(Stored items)
____________

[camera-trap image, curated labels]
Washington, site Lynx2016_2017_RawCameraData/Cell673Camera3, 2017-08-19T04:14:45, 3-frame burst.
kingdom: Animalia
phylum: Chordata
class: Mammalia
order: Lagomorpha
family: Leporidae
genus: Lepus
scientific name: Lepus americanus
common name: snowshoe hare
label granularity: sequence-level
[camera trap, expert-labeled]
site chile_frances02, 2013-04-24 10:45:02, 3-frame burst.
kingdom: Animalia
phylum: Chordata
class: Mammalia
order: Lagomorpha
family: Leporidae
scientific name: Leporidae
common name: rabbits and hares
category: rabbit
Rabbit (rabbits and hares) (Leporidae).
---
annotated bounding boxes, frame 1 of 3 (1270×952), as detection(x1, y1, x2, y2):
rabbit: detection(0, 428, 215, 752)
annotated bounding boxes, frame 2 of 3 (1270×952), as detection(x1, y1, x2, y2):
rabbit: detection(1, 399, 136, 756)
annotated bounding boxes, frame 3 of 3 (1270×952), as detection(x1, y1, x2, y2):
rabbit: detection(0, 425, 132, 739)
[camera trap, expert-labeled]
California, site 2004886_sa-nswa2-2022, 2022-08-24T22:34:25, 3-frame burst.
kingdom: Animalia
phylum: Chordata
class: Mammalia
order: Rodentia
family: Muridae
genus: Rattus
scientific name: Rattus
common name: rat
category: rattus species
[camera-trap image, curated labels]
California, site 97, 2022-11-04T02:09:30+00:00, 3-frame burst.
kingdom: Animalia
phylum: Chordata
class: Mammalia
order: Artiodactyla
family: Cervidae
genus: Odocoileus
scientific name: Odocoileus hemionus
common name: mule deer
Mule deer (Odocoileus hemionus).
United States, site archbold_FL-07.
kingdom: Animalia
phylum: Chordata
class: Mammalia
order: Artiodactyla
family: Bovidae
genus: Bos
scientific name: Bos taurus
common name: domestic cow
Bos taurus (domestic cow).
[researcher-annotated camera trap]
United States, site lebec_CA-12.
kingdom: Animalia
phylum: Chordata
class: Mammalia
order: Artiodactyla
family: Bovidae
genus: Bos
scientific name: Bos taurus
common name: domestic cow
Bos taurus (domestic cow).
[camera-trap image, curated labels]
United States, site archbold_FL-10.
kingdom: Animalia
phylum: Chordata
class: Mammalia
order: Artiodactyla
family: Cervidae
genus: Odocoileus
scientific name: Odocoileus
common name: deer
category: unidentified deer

____________

*To do:* Working from the records above, write out verbatim only the lines from the line containing "common name: rabbits and hares" through the line containing "United States, site lebec_CA-12.".

*Reply to the task:*
common name: rabbits and hares
category: rabbit
Rabbit (rabbits and hares) (Leporidae).
---
annotated bounding boxes, frame 1 of 3 (1270×952), as detection(x1, y1, x2, y2):
rabbit: detection(0, 428, 215, 752)
annotated bounding boxes, frame 2 of 3 (1270×952), as detection(x1, y1, x2, y2):
rabbit: detection(1, 399, 136, 756)
annotated bounding boxes, frame 3 of 3 (1270×952), as detection(x1, y1, x2, y2):
rabbit: detection(0, 425, 132, 739)
[camera trap, expert-labeled]
California, site 2004886_sa-nswa2-2022, 2022-08-24T22:34:25, 3-frame burst.
kingdom: Animalia
phylum: Chordata
class: Mammalia
order: Rodentia
family: Muridae
genus: Rattus
scientific name: Rattus
common name: rat
category: rattus species
[camera-trap image, curated labels]
California, site 97, 2022-11-04T02:09:30+00:00, 3-frame burst.
kingdom: Animalia
phylum: Chordata
class: Mammalia
order: Artiodactyla
family: Cervidae
genus: Odocoileus
scientific name: Odocoileus hemionus
common name: mule deer
Mule deer (Odocoileus hemionus).
United States, site archbold_FL-07.
kingdom: Animalia
phylum: Chordata
class: Mammalia
order: Artiodactyla
family: Bovidae
genus: Bos
scientific name: Bos taurus
common name: domestic cow
Bos taurus (domestic cow).
[researcher-annotated camera trap]
United States, site lebec_CA-12.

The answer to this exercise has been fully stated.